Millions of people around the world speak so-called 'clause chaining' languages. Speakers of these languages often use extra-long sentences that differ dramatically in structure--and likely require different cognitive processes to plan--than those of English. These extra-long sentences are called clause chains because they involve 'chains' of mini-sentences, or clauses. Despite being relatively easy to find in the world's languages, clause chains have had little impact on mainstream linguistic theory.
Indeed, for some time, much of linguistics has centred around short, English-like sentences. This approach overlooks both the fact that often we don't speak in complete sentences, but also that many languages have a different type of structure, where you can actually tell a whole story in one sentence, where in English the same story would have to be a whole series of sentences. In these languages you have a bunch of verbs ending in forms like the English 'ing': 'this morning waking up, brushing my teeth, doing this, seeing my friend, she coming in to tell me good morning, going to the store, buying something, going home.' It sounds like someone is listing something on and on. Then at the very end usually there is a fall in pitch, you have a tense marker (a form in language that establishes time in reference to the moment of speaking) that doesn't occur elsewhere in the sentence, as you would in English.
There are two things I want to look at. There are hundreds of clause chaining languages all around the world. Many languages of the Himalayas, a number of languages in Ethiopia, the Amazon and Mongolia, as well as Turkish and Japanese have these structures. So I want to look at them all and see what they have in common. No-one has ever done that in any depth.
The second thing is the idea of human processing capabilities. When we plan sentences in English we plan one or maybe a couple of words ahead. But in clause chaining languages there is a fascinating difference. I learned this when I was doing my PhD fieldwork in Papua New Guinea, in Nungon, a language that has clause chains.

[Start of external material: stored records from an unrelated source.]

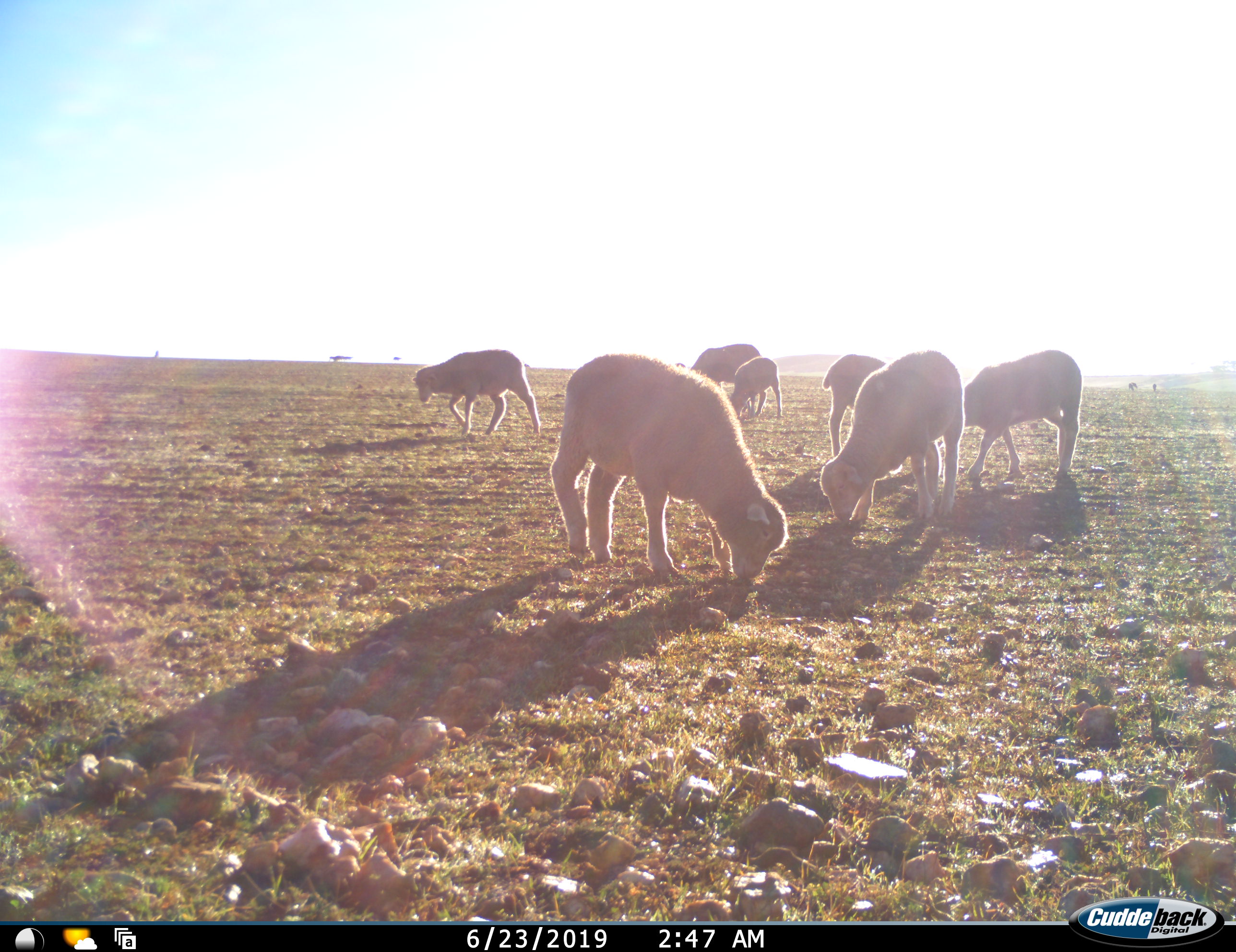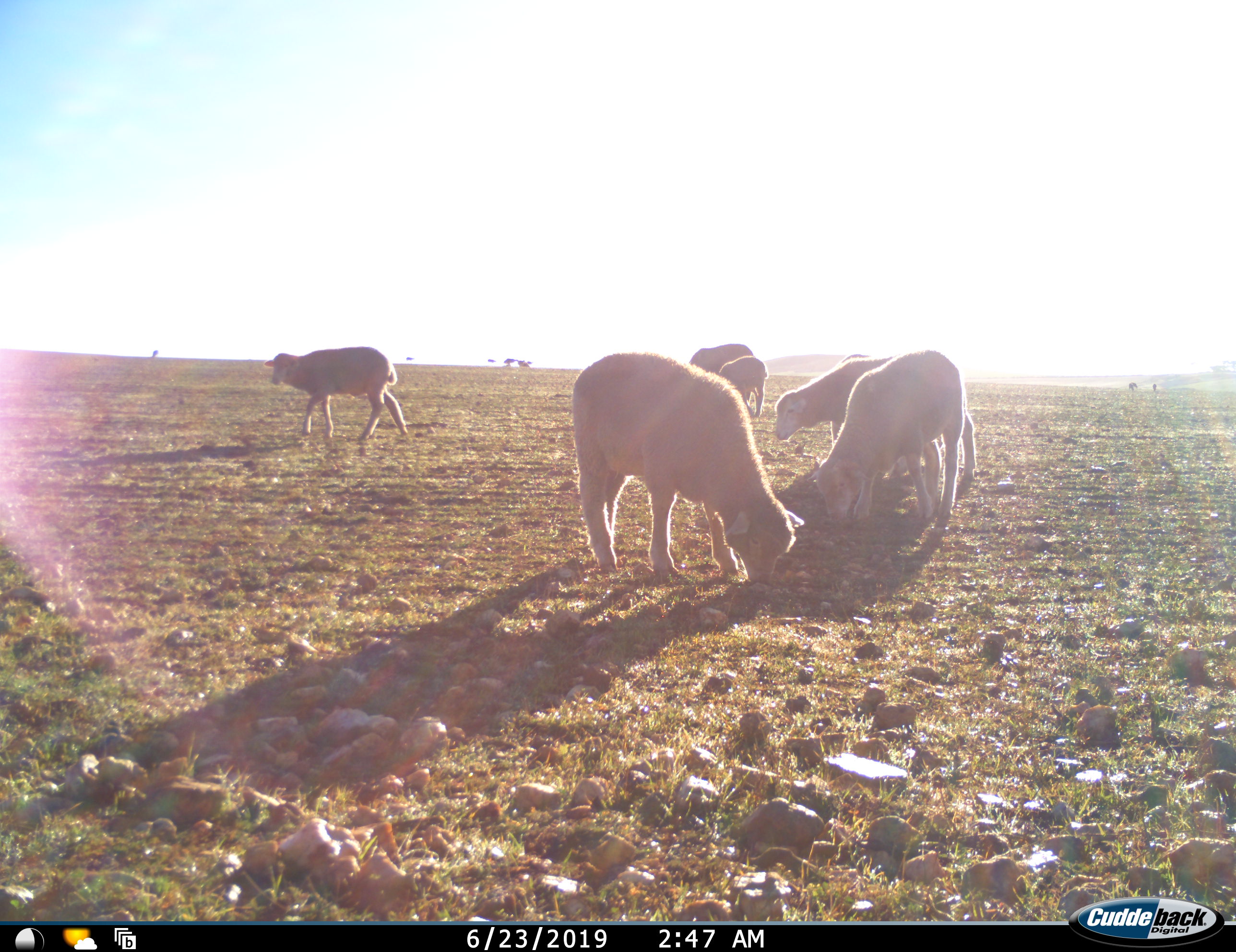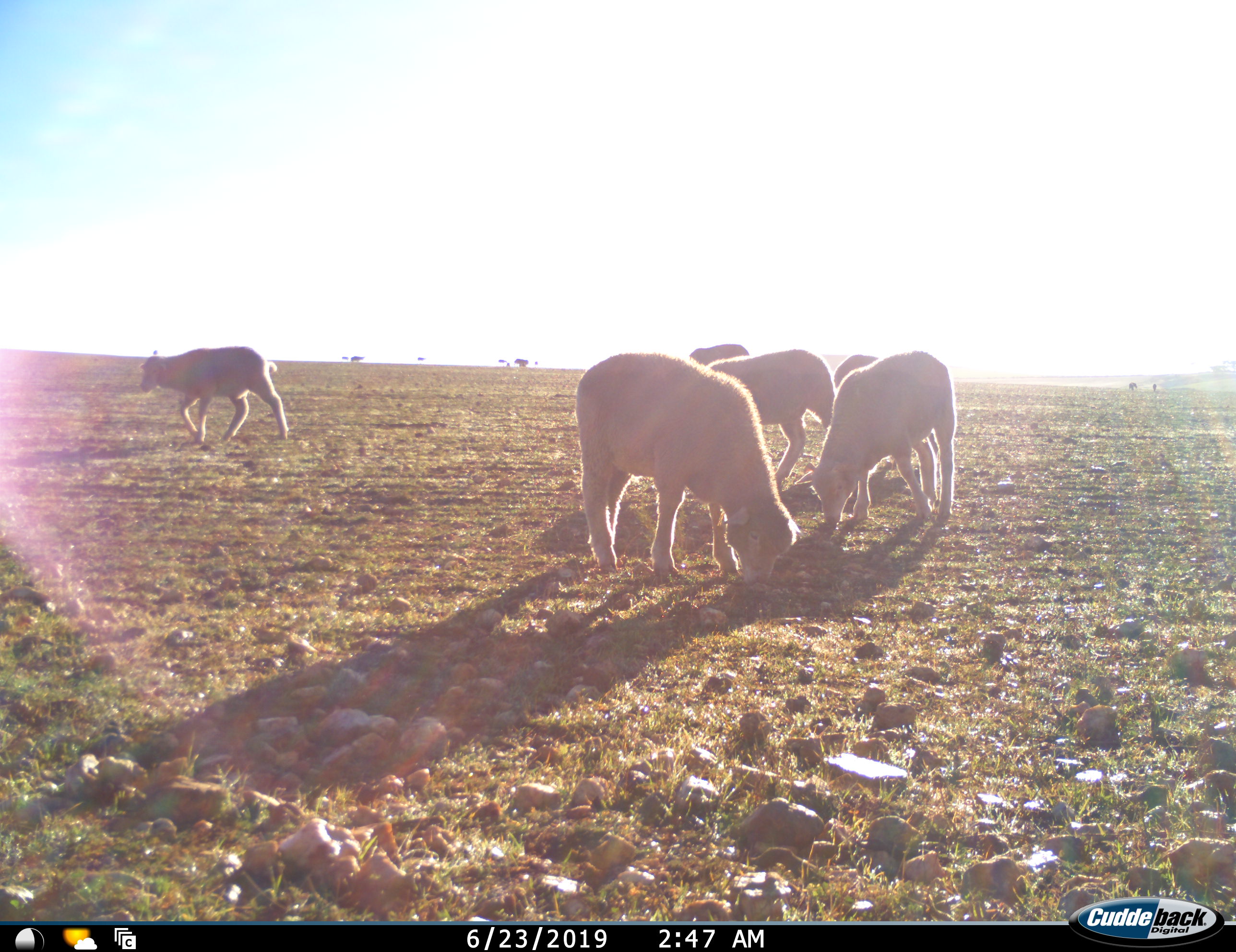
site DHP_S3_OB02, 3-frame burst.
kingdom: Animalia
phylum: Chordata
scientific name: Vertebrata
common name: domestic animal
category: domesticanimal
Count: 11-50.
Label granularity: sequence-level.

When I am speaking Nungon it's clear to me that, despite speaking relatively fluently, I do not plan my sentences the way native speakers do. They flag switches in subjects ahead of time. For example, someone would say, 'I wake up in the morning, I brush my teeth, I see my friend,' and then use a special suffix that alerts the listener to an upcoming change: the next clause, or mini-sentence (verb and subject) is going to have my friend as the subject, not me. To be able to speak Nungon fluently, you have to know in advance what you're going to say, at least two mini-sentences at a time. But as a native English speaker I realised I wasn't planning enough; I was just spouting these little units one at a time.
I thus plan a two-pronged approach for the DECRA research. One is really a detailed survey of the languages, to see if their clause chains should really be considered similar structures, what ways they can vary, that kind of thing. The other is to study how people process clause chains, so starting in one or two languages and doing a couple of targeted experiments that may show that people are planning farther ahead in their language than has previously been thought possible, because we are basing so much theory on languages that don't have this structure.
The value of this research is that linguistic theory hasn't really accommodated what is a widespread feature of many languages throughout the world.
There are also implications for machine translation, so I want there to be more awareness of these forms. It will eventually make programs such as Google Translate more natural.
The most important thing for me is that I am proud to be able to go back to the Nungon community and others throughout the world and say 'it seems like you all plan your sentences ahead farther than I do. And that is something that has not been thought possible.' For small language communities something that simple can make a difference to how people think about their language and by extension their culture. These communities are often unsure if their language is something worth hanging onto when there is so much pressure to shift to another language, such as when the language of government and school is different.
To know that when their children speak Nungon their brains are stretching in ways unknown to speakers of more urban, prestigious languages such as Tok Pisin or English, will help the Nungon community to value their language for more than just its admittedly complex grammar. If their children are, in speaking their language, hardwiring their brains to be able to leap ahead of speakers of other languages then it helps to show that Nungon is something worth making the effort to preserve.